Depression Raises Smoking Risk in Young Adults
Young adults ages 18 to 25 who've suffered depression within the previous year are about 60 percent more likely to start smoking than those who haven't been depressed (33.7 percent vs. 24.8 percent), concludes a report released Thursday by the U.S. Substance Abuse and Mental Health Services Administration (SAMHSA).
The report's release coincides with Thursday's Great American Smokeout -- an annual event where smokers are encouraged to make a plan to kick the habit. Smokers who want to quit can call the American Cancer Society's Quitline at 1-800-ACS-2345 or go to the Web site (www.greatamericansmokeout.org) to develop a personal plan to quit.
"Today is the Great American Smokeout -- a day when we pause to recognize ongoing efforts to draw attention to the health benefits of avoiding cigarettes. This study clearly reveals that too often people turn to cigarettes or other substances to try to deal with depression, creating a double jeopardy for their health and well-being," SAMHSA Administrator Terry Cline said in a prepared statement.

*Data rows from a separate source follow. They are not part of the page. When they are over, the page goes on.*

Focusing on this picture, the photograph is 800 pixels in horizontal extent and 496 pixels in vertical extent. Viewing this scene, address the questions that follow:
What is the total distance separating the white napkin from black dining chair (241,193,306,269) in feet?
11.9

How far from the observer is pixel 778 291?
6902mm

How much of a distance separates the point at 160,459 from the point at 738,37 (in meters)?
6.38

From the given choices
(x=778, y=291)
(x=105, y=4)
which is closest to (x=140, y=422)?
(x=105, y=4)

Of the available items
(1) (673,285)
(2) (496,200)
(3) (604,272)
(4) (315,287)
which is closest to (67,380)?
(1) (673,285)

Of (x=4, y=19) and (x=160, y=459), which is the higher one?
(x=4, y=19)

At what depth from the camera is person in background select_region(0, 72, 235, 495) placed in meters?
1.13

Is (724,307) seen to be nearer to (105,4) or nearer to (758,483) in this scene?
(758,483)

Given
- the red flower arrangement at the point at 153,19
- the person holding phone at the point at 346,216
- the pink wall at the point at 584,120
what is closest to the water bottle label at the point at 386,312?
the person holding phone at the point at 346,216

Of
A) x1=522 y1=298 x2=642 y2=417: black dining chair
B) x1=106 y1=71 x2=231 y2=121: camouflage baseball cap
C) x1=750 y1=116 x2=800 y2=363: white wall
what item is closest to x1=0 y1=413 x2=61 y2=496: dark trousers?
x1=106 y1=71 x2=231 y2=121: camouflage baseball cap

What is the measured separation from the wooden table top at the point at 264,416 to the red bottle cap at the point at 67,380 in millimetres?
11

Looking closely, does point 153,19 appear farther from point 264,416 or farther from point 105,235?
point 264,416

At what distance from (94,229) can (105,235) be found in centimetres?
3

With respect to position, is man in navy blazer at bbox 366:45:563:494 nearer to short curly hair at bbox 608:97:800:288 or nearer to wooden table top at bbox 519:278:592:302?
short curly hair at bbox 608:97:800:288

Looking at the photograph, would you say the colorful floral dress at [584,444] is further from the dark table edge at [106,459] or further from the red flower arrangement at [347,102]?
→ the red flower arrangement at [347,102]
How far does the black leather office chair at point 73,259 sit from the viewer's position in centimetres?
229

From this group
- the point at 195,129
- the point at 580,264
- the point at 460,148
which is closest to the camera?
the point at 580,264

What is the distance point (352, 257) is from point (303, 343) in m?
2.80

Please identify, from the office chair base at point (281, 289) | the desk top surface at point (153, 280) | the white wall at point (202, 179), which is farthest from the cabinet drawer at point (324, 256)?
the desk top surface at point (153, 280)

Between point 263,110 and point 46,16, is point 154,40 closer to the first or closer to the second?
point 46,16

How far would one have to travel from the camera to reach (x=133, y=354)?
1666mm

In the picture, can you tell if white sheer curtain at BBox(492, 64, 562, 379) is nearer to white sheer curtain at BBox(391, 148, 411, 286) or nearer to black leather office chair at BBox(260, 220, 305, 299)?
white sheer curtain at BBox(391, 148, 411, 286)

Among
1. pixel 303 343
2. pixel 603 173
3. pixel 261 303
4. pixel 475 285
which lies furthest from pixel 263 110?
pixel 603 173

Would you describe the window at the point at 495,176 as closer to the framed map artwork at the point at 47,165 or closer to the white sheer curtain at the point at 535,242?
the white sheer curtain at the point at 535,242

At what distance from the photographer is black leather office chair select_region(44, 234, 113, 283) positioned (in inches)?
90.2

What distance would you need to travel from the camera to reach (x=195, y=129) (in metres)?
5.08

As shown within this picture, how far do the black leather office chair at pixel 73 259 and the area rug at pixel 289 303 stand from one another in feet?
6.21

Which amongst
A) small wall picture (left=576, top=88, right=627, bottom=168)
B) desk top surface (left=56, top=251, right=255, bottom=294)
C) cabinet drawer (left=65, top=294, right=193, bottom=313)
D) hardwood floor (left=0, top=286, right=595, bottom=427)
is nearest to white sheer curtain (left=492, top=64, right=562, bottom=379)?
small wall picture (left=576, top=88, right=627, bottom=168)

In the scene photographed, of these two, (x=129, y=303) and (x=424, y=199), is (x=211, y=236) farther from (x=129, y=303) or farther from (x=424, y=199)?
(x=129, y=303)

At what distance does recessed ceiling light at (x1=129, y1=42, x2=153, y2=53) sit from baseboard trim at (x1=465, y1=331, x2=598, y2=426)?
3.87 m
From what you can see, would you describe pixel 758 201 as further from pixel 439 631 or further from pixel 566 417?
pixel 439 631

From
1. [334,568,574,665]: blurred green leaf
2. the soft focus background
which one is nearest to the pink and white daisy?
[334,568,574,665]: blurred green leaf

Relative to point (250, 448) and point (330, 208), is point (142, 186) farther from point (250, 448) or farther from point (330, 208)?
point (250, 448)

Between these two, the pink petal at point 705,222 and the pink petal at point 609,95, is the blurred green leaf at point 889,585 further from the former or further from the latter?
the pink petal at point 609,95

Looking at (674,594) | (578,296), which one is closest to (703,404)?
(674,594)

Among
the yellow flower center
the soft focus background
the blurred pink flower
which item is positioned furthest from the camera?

In order to encourage smokers to take part in the Great American Smokeout, the American Academy of Otolaryngology -- Head and Neck Surgery point out that cigarettes and other tobacco products cause a number of health problems in addition to lung cancer, cardiovascular disease and chronic obstructive pulmonary disease (COPD).
For example, cigarette and smokeless tobacco use is the leading cause of head and neck cancers. Smoking can affect hearing and aggravate conditions such as allergies and sinusitis.
Americans Urged to Increase Recycling
Nov. 15 is America Recycles Day and everyone is being urged to expand their recycling activities and to remember that recycling is a simple, inexpensive way to go green, according to the U.S. Environmental Protection Agency.
In 2006, Americans generated 251 million tons of municipal solid waste and recycled and composted 82 million tons. That means that each American generated 4.6 pounds of waste each day, of which about 1.5 pounds (32.5 percent) were recycled. Another 31 million tons of municipal solid waste were burned for energy recovery in 2006.
Recycling helps conserve natural resources, save energy, and reduce climate change-causing greenhouse gas emissions, the EPA said. For example, recycling one ton of aluminum cans saves the energy equivalent of 36 barrels of oil or 1,655 gallons of gasoline. Using recycled glass instead of new materials consumes 40 percent less energy.
Americans can also help by buying products with recycled content, less packaging and fewer harmful materials.